AIM OF THE TASK
Copy the listing below word for word, keeping every line as it appears.

INFORMATION SUPPLIED
* begin *
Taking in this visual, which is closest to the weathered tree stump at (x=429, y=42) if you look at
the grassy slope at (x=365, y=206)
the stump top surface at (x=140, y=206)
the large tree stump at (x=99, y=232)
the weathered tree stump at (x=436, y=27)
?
* end *
WORKED ANSWER
Taking in this visual, which is closest to the weathered tree stump at (x=429, y=42) if you look at
the grassy slope at (x=365, y=206)
the stump top surface at (x=140, y=206)
the large tree stump at (x=99, y=232)
the weathered tree stump at (x=436, y=27)
?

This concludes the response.